白色念珠菌 Hog1 路徑及轉錄因子 Cap1 抵抗光動力殺菌之機制探討

Abstract

白色念珠菌 (Candida albicans) 為常見伺機性感染人類的真菌，此真菌平常共生在人類的腸道中，當人體因老化、疾病或是藥物治療導致免疫力下降時，則容易引發嚴重的系統性感染。近年來菌株產生抗藥性的問題日益嚴重，光動力殺菌 (antimicrobial photodynamic inactivation) 便成為新興替代性治療微生物感染的方式，光動力殺菌是透過光感物質 (photosensitizer) 經特定波長光源激發後進行光化學反應，產生高活性的單態氧及自由基並毒殺細胞。將光動力療法應用於癌症細胞，所引發的細胞抵抗機制在過去已經有相當多研究，然而，以光動力殺菌治療真菌感染，其下游抵禦機制尚未明瞭。因此，本研究旨在瞭解當白色念珠菌經光感物質甲苯胺藍 (toluidine blue O, TBO) 之光動力殺菌刺激後，會啟動哪些相關抵禦氧化壓力的機制。過去研究顯示，Hog1 stress-activated protein kinase (SAPK) 訊息傳導路徑會對細胞外在環境的氧化壓力產生反應，當受到氧化壓力刺激後，Hog1 蛋白質會進行磷酸化並活化。本研究首先以西方墨點法分析，結果顯示受到光動力殺菌刺激後，Hog1 蛋白質的磷酸化程度升高，以不同濃度 TBO 進行光動力殺菌後計算菌數，發現 Hog1 路徑之突變株 (ssk1Δ、pbs2Δ、hog1Δ) 相較於野生株，其生存率顯著下降；此外，Hog1 蛋白質磷酸化位點之點突變株 (HOG1T174A、HOG1Y176F) 經光動力殺菌後生存率亦顯著降低，顯示 Hog1 蛋白質在對抗光動力殺菌的重要性。前人研究指出轉錄因子 Cap1 同樣參與白色念珠菌抗氧化壓力的訊息傳導，氧化態之 Cap1 會進入細胞核調控相關抗氧化基因表現；本研究利用即時聚合酶鏈式反應分析 CAP1 基因之表現量，結果顯示經光動力殺菌刺激後 CAP1 表現量顯著上升，以不同濃度 TBO 進行光動力殺菌後計算菌數，發現 cap1 突變株與野生株相比，其生存率同樣降低。根據上述實驗結果，顯示光動力殺菌會促使 Hog1蛋白質活化及 CAP1 表現量升高，推測 Hog1 SAPK 路徑及轉錄因子 Cap1 在白色念珠菌抵抗光動力殺菌中應扮演了重要的角色，幫助我們了解白色念珠菌面臨光動力殺菌下之防護機制。

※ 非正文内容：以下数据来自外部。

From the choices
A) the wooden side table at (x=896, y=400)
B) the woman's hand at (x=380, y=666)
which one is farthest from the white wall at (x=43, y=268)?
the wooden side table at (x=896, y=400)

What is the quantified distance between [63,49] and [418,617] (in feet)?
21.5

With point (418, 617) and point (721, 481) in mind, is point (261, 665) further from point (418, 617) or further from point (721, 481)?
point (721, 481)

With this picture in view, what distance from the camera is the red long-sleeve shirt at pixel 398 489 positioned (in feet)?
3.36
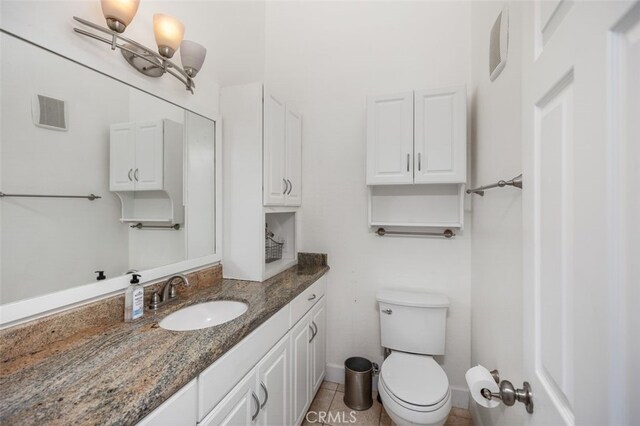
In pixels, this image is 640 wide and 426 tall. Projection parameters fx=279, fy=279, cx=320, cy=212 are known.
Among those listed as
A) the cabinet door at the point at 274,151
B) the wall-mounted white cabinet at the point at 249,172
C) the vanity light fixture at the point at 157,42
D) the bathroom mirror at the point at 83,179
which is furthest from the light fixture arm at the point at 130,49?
the cabinet door at the point at 274,151

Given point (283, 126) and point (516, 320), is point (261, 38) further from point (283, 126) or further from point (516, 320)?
point (516, 320)

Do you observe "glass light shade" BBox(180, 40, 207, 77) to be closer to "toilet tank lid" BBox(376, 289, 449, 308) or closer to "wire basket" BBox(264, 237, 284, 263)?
"wire basket" BBox(264, 237, 284, 263)

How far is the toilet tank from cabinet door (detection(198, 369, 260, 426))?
101cm

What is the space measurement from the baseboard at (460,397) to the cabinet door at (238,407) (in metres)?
1.48

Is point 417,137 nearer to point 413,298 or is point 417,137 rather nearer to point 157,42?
point 413,298

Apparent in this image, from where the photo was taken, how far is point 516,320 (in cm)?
109

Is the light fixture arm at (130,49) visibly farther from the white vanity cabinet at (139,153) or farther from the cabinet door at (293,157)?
the cabinet door at (293,157)

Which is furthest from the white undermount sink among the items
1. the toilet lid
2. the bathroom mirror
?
the toilet lid

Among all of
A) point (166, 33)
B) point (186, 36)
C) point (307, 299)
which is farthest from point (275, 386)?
point (186, 36)

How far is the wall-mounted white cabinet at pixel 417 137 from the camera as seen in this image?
1688 millimetres

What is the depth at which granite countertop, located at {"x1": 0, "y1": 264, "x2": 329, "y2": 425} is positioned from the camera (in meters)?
0.62

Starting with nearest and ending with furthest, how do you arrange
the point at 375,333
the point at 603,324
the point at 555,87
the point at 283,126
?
1. the point at 603,324
2. the point at 555,87
3. the point at 283,126
4. the point at 375,333

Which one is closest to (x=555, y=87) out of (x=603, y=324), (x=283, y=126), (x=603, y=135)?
(x=603, y=135)

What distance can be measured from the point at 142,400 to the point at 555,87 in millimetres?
1118
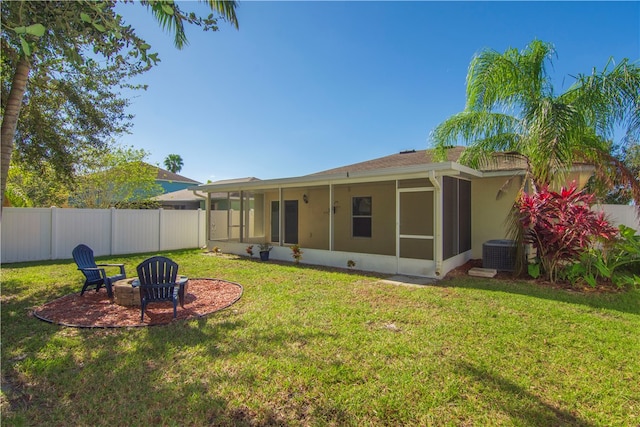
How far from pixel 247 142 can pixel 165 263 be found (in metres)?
14.1

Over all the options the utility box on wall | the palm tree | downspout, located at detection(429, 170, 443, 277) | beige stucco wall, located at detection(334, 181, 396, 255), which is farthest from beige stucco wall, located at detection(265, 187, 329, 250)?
the utility box on wall

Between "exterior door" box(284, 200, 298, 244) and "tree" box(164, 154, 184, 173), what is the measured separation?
1505 inches

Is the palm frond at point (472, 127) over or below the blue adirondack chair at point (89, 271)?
over

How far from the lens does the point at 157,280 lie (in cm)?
510

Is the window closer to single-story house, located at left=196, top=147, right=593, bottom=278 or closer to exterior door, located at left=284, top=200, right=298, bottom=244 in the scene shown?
single-story house, located at left=196, top=147, right=593, bottom=278

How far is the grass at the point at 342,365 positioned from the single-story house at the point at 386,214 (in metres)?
2.89

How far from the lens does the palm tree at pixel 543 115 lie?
23.6ft

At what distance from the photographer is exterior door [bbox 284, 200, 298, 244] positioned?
13.3m

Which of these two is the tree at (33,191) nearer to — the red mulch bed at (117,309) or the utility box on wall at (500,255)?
the red mulch bed at (117,309)

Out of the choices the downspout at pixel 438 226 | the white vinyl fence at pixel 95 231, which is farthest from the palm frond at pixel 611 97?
the white vinyl fence at pixel 95 231

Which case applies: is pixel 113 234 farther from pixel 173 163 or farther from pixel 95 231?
pixel 173 163

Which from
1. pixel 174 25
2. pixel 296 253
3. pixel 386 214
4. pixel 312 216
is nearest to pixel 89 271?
pixel 174 25

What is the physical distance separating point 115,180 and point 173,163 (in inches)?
1242

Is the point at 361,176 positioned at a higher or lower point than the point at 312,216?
higher
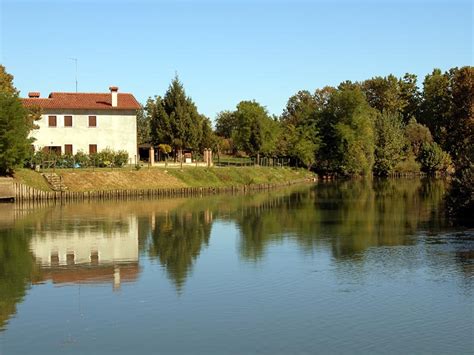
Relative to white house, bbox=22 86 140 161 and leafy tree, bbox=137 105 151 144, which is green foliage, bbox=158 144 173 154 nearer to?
white house, bbox=22 86 140 161

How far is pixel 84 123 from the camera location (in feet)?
228

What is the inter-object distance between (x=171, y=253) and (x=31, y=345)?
13.6 m

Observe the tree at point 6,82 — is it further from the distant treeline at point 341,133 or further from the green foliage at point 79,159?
the distant treeline at point 341,133

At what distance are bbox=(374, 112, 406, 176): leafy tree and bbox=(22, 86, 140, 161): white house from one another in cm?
3813

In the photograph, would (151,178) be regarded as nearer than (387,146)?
Yes

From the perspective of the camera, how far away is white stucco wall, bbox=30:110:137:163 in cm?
6869

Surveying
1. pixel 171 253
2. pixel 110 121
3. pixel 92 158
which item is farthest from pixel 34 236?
pixel 110 121

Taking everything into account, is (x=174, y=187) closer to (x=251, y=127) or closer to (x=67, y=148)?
(x=67, y=148)

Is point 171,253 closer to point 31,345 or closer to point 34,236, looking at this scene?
point 34,236

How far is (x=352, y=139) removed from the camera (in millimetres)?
88875

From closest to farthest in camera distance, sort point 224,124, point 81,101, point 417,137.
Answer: point 81,101
point 417,137
point 224,124

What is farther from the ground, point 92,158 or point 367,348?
point 92,158

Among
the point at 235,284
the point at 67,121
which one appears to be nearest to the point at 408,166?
the point at 67,121

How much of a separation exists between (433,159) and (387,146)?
27.5ft
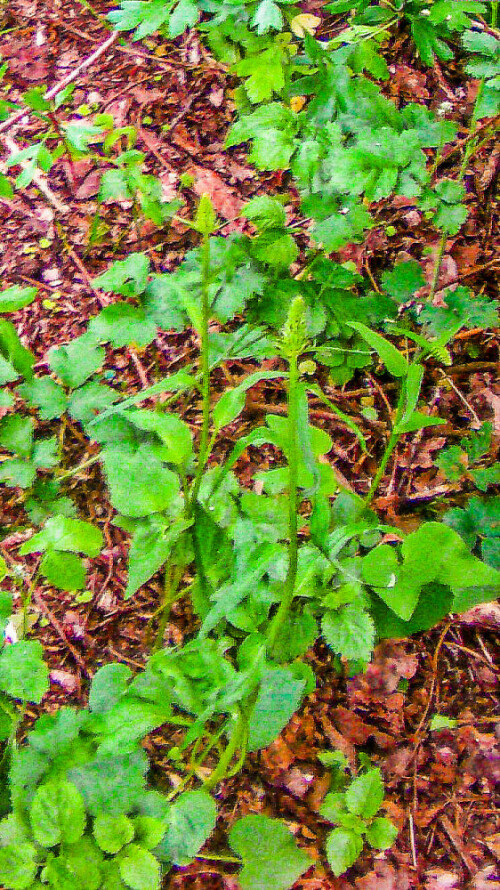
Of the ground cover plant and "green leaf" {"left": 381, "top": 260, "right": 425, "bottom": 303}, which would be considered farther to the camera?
"green leaf" {"left": 381, "top": 260, "right": 425, "bottom": 303}

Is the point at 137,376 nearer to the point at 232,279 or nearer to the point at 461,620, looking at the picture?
the point at 232,279

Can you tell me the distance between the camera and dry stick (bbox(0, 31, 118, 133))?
2578 millimetres

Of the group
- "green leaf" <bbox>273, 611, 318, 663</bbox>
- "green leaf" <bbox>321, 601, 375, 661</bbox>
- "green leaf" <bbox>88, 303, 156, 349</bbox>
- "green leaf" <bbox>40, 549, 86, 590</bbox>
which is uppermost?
"green leaf" <bbox>88, 303, 156, 349</bbox>

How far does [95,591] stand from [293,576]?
0.85 m

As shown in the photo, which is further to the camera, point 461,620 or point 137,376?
point 137,376

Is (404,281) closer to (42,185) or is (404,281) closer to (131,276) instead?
(131,276)

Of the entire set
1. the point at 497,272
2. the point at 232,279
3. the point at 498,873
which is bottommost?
the point at 498,873

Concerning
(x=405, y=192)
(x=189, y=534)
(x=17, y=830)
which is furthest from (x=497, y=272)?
(x=17, y=830)

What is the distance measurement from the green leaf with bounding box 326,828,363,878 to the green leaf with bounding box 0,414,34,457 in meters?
1.13

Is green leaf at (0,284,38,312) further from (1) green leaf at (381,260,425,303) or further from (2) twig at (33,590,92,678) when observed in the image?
(1) green leaf at (381,260,425,303)

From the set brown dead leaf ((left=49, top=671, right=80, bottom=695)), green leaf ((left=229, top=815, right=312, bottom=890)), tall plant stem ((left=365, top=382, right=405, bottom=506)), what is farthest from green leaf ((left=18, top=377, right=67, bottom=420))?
green leaf ((left=229, top=815, right=312, bottom=890))

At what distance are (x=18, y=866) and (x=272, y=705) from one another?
53 cm

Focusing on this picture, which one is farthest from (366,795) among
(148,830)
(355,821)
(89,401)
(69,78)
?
(69,78)

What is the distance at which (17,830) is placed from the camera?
120 centimetres
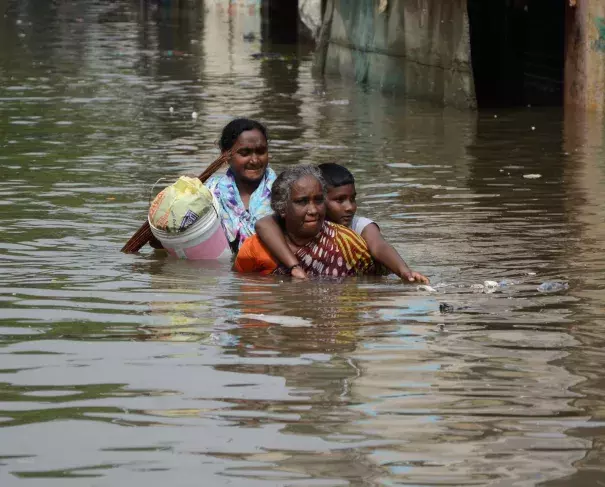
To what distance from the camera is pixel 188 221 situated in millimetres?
7562

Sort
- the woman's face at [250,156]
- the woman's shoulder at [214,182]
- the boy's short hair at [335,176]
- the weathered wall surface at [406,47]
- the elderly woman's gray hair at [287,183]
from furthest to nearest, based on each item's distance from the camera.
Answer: the weathered wall surface at [406,47], the woman's shoulder at [214,182], the woman's face at [250,156], the boy's short hair at [335,176], the elderly woman's gray hair at [287,183]

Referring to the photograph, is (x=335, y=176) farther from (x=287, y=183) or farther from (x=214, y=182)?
(x=214, y=182)

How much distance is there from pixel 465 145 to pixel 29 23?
21.7 metres

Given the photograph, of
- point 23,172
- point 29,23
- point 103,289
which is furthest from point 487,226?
point 29,23

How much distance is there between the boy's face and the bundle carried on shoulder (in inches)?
31.5

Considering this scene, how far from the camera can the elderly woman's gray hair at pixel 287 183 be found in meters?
6.98

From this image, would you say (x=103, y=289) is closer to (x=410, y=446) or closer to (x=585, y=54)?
(x=410, y=446)

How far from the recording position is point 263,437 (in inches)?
166

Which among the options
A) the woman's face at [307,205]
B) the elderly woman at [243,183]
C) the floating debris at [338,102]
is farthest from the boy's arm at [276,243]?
the floating debris at [338,102]

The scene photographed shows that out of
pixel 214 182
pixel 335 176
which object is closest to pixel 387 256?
pixel 335 176

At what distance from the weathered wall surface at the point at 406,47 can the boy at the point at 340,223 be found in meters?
8.93

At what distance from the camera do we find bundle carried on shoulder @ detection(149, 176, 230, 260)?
7.50 metres

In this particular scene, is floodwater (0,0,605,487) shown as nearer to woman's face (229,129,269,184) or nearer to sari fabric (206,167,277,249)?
sari fabric (206,167,277,249)

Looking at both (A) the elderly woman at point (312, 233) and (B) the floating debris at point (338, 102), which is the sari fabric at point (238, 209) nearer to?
(A) the elderly woman at point (312, 233)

Candida albicans is the most important fungal pathogen afflicting humans, particularly in immunocompromised patients. However, current available antifungal drugs are limited and are ineffective against drug-resistant strains. Development of new drugs or alternative therapeutic approaches to control fungal infection is urgent and necessary. Photodynamic inactivation (PDI) is a new promising therapy for eradicating microorganism infection through combining visible light, photosensitizer and oxygen to generate reactive oxygen species (ROS). Although cytoprotective responses induced by photodynamic therapy have been well studied in cancer cells, mechanisms as to how C. albicans in response to PDI remains large unknown. In this study, we first demonstrated that PDI can induce C. albicans Hog1p activation. Deletion of SSK2, PBS2, or HOG1 caused a significantly decreased survival rate after photochemical reactions, indicating that the Hog1 SAPK pathway is required for tolerance to PDI. Furthermore, a basic leucine zipper transcription factor Cap1 regulating several downstream antioxidant genes was highly expressed during the response to PDI, and loss of the CAP1 also resulted in decreased C. albicans survival rates. Together, this study demonstrates the importance of the Hog1 SAPK and the Cap1 regulator in resistance to PDI-mediated oxidative stress in C. albicans. Understanding the mechanisms of how C. albicans responds to PDI leading to scavenge ROS will provide a great feedback for further therapeutic development to control fungal infectious diseases, particular of the skin and mucosal infections.